In future articles, I will go into more detail and breakdown the benefits of each movement in-depth. This is just to get you started, because you really do not need an overly complicated routine in order to have fantastic results. I have had entire leg day workouts where all I did was Barbell Squats. Trust me. Even if you have been training for years, 10 sets of 10 reps at “just” 135 pounds of weight will have your legs on fire. Your legs will be annihilated and probably will not need any further stimulation.
You must be in a calorie surplus when looking to add muscle mass. In other words, you have to spend your days taking in more calories than your body can burn. This is how you put weight on. Not only that, but you need fuel for these explosive workouts you will be doing. If you are doing the work in the gym, you will be hungry. You should not have to force the food down.
This being the case, keep your protein levels high. That is the main ingredient for protein synthesis. Also, pay attention to carbs and keep them on the high side, as they are the primary source of fuel for you in and out the gym. While you can snack and even use weight gain shakes, I would not rely on these two methods.
Eating cart full amounts of cake, cookies, and ice cream will put weight on you, but NOT the kind of weight you are looking to put on. Remember–we want to put on muscle, NOT fat.

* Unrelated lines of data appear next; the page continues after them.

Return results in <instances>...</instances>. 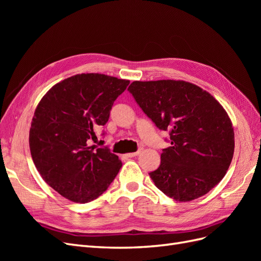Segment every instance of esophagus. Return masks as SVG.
Masks as SVG:
<instances>
[{
	"label": "esophagus",
	"mask_w": 261,
	"mask_h": 261,
	"mask_svg": "<svg viewBox=\"0 0 261 261\" xmlns=\"http://www.w3.org/2000/svg\"><path fill=\"white\" fill-rule=\"evenodd\" d=\"M140 152H141V149H139L138 151H136V152H130V153H127V154H125V155L127 156V158H133V156H136V155H138Z\"/></svg>",
	"instance_id": "34e87169"
}]
</instances>
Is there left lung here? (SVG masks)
Masks as SVG:
<instances>
[{
  "instance_id": "obj_1",
  "label": "left lung",
  "mask_w": 261,
  "mask_h": 261,
  "mask_svg": "<svg viewBox=\"0 0 261 261\" xmlns=\"http://www.w3.org/2000/svg\"><path fill=\"white\" fill-rule=\"evenodd\" d=\"M171 146L150 172L154 185L176 201L206 195L222 179L234 153V130L223 107L200 87L184 81L133 82L127 89Z\"/></svg>"
}]
</instances>
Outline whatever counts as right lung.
Here are the masks:
<instances>
[{"label": "right lung", "mask_w": 261, "mask_h": 261, "mask_svg": "<svg viewBox=\"0 0 261 261\" xmlns=\"http://www.w3.org/2000/svg\"><path fill=\"white\" fill-rule=\"evenodd\" d=\"M129 81L77 74L54 85L39 102L29 130L38 172L64 198L86 203L103 194L122 162L108 148L89 146Z\"/></svg>", "instance_id": "right-lung-1"}]
</instances>
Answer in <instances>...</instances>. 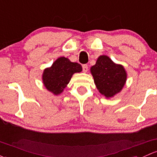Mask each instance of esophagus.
<instances>
[{"mask_svg": "<svg viewBox=\"0 0 157 157\" xmlns=\"http://www.w3.org/2000/svg\"><path fill=\"white\" fill-rule=\"evenodd\" d=\"M82 67H83V72H87V71H88V65L86 64H84V65H82Z\"/></svg>", "mask_w": 157, "mask_h": 157, "instance_id": "1", "label": "esophagus"}]
</instances>
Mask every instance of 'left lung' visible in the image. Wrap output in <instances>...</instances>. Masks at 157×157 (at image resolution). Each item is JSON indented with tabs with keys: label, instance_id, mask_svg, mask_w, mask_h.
I'll use <instances>...</instances> for the list:
<instances>
[{
	"label": "left lung",
	"instance_id": "obj_1",
	"mask_svg": "<svg viewBox=\"0 0 157 157\" xmlns=\"http://www.w3.org/2000/svg\"><path fill=\"white\" fill-rule=\"evenodd\" d=\"M94 81L100 93L110 98L121 91L126 81L124 67L116 65L107 56H101L91 67Z\"/></svg>",
	"mask_w": 157,
	"mask_h": 157
}]
</instances>
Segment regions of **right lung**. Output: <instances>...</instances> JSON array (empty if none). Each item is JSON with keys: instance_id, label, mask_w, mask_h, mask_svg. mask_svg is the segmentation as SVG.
<instances>
[{"instance_id": "obj_1", "label": "right lung", "mask_w": 157, "mask_h": 157, "mask_svg": "<svg viewBox=\"0 0 157 157\" xmlns=\"http://www.w3.org/2000/svg\"><path fill=\"white\" fill-rule=\"evenodd\" d=\"M81 71L80 64L71 62L67 58L60 57L52 64V67L44 70L43 81L49 91L59 95L69 83L72 75Z\"/></svg>"}]
</instances>
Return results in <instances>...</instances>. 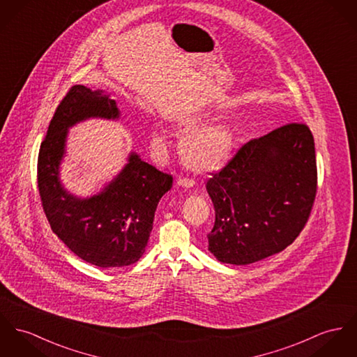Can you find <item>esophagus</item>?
Segmentation results:
<instances>
[{"label": "esophagus", "instance_id": "1", "mask_svg": "<svg viewBox=\"0 0 357 357\" xmlns=\"http://www.w3.org/2000/svg\"><path fill=\"white\" fill-rule=\"evenodd\" d=\"M176 185L181 186V188H186V189H190L194 186V181L192 179H188V178H179L176 181Z\"/></svg>", "mask_w": 357, "mask_h": 357}]
</instances>
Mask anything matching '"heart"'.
<instances>
[{"instance_id":"1","label":"heart","mask_w":357,"mask_h":357,"mask_svg":"<svg viewBox=\"0 0 357 357\" xmlns=\"http://www.w3.org/2000/svg\"><path fill=\"white\" fill-rule=\"evenodd\" d=\"M208 119L206 114H189L178 118L176 123L189 132L181 142V155L186 165L197 171H212L224 165L235 144L232 128L225 122H213L199 128ZM152 144L158 151L165 148L163 132L152 135Z\"/></svg>"}]
</instances>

Quality over quantity. Whole food meals are your go-to here.
Every four to five hours I advise having a whole food meal with a good portion of protein and carbs. I believe in a high protein meat source, carbs, and some vegetables on the side. They all have their purpose. Vegetables, while not as fun to eat as steak and potatoes, are absolutely essential for regulating important processes in your body, such as digestion. Don’t neglect your veggies!
In terms of when to eat and how often, if you happen to be hungry and cannot wait, then by all means, EAT! The only time I would advise not eating is when you aren’t hungry. If you eat when you aren’t hungry, you are adding to that calorie surplus for muscle growth, but you also add the risk of putting on unnecessary body fat whenever you do this excessively.

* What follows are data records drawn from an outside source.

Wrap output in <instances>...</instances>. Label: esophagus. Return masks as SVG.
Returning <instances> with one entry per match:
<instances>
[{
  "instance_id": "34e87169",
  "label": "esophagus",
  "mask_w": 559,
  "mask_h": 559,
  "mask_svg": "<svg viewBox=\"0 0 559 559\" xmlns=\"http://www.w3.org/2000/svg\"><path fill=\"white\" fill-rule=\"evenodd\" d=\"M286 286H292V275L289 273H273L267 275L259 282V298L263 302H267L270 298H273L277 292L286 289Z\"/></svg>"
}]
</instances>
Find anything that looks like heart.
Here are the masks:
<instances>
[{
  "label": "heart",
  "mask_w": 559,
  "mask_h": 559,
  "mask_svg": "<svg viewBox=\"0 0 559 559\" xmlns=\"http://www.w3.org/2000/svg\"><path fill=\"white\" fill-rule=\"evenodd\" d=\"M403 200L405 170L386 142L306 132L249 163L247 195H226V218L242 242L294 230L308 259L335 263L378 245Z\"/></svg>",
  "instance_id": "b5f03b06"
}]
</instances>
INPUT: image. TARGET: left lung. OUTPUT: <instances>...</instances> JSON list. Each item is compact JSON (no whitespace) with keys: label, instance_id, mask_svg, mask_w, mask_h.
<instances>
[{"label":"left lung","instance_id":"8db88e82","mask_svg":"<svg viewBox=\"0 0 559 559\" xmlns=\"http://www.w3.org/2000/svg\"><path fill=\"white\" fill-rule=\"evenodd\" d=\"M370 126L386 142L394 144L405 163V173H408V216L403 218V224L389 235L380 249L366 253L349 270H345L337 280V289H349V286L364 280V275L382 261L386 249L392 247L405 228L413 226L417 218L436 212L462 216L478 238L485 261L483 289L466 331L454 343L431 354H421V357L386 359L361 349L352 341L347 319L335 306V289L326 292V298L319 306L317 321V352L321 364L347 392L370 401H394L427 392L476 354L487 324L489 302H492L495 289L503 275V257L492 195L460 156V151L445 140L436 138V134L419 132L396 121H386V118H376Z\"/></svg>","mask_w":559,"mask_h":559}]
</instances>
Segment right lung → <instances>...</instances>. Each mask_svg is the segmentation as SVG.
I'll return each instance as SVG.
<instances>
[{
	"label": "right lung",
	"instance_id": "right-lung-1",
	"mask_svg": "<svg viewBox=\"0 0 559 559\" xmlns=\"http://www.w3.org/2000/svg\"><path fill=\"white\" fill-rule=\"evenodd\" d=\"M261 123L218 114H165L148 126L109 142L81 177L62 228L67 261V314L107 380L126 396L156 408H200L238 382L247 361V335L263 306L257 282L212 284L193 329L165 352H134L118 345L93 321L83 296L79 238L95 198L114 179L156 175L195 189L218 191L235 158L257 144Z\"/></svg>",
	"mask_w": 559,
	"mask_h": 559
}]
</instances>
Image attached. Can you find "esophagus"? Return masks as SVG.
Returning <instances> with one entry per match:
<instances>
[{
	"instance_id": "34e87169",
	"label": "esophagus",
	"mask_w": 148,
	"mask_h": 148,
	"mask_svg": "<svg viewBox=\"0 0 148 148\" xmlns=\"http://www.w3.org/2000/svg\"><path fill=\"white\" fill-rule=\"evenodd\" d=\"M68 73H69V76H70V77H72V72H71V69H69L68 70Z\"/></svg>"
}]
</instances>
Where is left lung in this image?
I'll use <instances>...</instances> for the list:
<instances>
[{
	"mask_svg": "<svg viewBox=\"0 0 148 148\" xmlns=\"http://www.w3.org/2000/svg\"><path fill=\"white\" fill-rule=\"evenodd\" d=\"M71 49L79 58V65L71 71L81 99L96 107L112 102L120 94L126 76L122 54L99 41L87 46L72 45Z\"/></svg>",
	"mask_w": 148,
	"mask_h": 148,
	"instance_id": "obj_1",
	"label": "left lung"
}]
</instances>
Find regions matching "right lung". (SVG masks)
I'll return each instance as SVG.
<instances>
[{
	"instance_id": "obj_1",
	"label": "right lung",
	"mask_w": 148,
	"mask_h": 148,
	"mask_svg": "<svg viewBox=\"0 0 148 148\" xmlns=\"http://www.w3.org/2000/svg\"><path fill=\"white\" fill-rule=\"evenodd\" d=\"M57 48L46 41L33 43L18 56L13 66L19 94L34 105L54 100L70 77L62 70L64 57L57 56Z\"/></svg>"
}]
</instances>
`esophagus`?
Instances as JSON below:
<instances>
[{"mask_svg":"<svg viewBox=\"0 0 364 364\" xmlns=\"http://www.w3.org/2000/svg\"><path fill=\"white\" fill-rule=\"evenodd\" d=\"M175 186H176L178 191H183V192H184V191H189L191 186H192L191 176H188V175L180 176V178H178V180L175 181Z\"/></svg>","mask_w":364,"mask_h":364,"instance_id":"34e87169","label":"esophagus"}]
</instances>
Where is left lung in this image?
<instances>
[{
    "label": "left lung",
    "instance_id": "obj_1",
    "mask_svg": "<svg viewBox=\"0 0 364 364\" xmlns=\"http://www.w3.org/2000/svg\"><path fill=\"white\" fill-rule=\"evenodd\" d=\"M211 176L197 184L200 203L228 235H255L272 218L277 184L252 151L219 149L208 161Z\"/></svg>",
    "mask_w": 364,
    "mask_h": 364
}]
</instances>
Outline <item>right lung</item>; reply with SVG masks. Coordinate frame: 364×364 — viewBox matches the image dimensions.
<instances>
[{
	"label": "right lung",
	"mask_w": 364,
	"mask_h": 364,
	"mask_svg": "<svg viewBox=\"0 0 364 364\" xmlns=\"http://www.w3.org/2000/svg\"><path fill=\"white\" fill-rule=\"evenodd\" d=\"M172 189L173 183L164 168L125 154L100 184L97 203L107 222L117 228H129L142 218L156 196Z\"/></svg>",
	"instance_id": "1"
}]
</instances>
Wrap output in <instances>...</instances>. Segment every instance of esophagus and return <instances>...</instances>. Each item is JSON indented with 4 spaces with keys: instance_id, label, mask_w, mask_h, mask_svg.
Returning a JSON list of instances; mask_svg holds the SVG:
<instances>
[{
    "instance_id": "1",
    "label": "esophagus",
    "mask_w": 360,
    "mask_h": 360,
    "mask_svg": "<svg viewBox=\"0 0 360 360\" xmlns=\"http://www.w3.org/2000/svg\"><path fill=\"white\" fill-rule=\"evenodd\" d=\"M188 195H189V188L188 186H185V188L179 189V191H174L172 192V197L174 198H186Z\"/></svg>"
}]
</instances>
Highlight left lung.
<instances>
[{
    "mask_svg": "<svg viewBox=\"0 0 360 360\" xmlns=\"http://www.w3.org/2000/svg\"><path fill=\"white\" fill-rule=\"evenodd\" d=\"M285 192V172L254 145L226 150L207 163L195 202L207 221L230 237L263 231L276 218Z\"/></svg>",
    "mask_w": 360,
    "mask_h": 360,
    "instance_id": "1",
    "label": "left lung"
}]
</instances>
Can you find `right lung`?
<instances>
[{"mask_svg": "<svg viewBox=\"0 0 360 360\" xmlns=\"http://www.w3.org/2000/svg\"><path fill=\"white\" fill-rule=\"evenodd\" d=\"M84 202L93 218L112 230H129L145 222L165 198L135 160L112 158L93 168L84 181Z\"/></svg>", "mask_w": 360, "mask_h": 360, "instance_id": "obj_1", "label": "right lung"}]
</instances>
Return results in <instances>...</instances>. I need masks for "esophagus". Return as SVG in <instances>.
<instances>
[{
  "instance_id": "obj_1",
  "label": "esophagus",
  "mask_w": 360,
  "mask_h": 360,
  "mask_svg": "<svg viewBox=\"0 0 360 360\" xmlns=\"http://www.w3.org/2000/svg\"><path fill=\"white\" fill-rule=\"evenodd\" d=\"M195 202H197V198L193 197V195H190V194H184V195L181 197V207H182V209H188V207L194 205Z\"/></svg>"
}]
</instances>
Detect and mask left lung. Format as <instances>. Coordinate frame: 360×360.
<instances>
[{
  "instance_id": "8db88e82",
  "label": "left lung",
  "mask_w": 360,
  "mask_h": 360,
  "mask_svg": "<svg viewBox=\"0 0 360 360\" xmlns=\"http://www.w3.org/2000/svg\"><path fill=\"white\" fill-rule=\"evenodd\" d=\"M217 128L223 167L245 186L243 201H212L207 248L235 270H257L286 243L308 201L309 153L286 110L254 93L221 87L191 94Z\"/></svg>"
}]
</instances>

Over time, learn to pay attention to the mirror–that will tell you how far to take it. How your clothes “fit” you are another great indicator–in particular the waistline. If your clothes are getting too tight around the waist, back off on the calories and number of meals, although, I do not suspect that will be too much of a problem for the ectomorphs out there. The key is not to be moving up multiple pants sizes–by all means slow down on the eating at that point. I will not go into tracking calories and carbs and the like at this time. The main priority is getting you on a schedule where you are eating a meal every couple of hours. We can work on fine-tuning things later.
One last thing–as a natural drug-free steroid free lifter–give this time!
You MUST be patient. You are not going to put on 10 or 20 pounds of muscle in a month. You will see progress though. Whenever I start any new program, I like to give it 2-3 months minimum. In that time, expect to see some strength and size gains and some newfound pep in your step.
Limit your cardio. Focus on the mass gaining basic exercises I outlined. And eat a surplus of whole food while keeping excess snacking to a minimum. Remember, you want to gain quality weight in the form of muscle as opposed to excess body fat.